(Saved data entries)
○ ○ ○ ○ ○ ○ ○

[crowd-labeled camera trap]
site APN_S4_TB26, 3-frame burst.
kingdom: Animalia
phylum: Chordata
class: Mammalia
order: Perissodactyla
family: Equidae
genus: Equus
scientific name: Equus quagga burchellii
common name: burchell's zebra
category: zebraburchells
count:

○ ○ ○ ○ ○ ○ ○

## ABOUT THIS TASK
Type the entries out again so that they match exactly.

## SOLVED EXERCISE
[crowd-labeled camera trap]
site APN_S4_TB26, 3-frame burst.
kingdom: Animalia
phylum: Chordata
class: Mammalia
order: Perissodactyla
family: Equidae
genus: Equus
scientific name: Equus quagga burchellii
common name: burchell's zebra
category: zebraburchells
count:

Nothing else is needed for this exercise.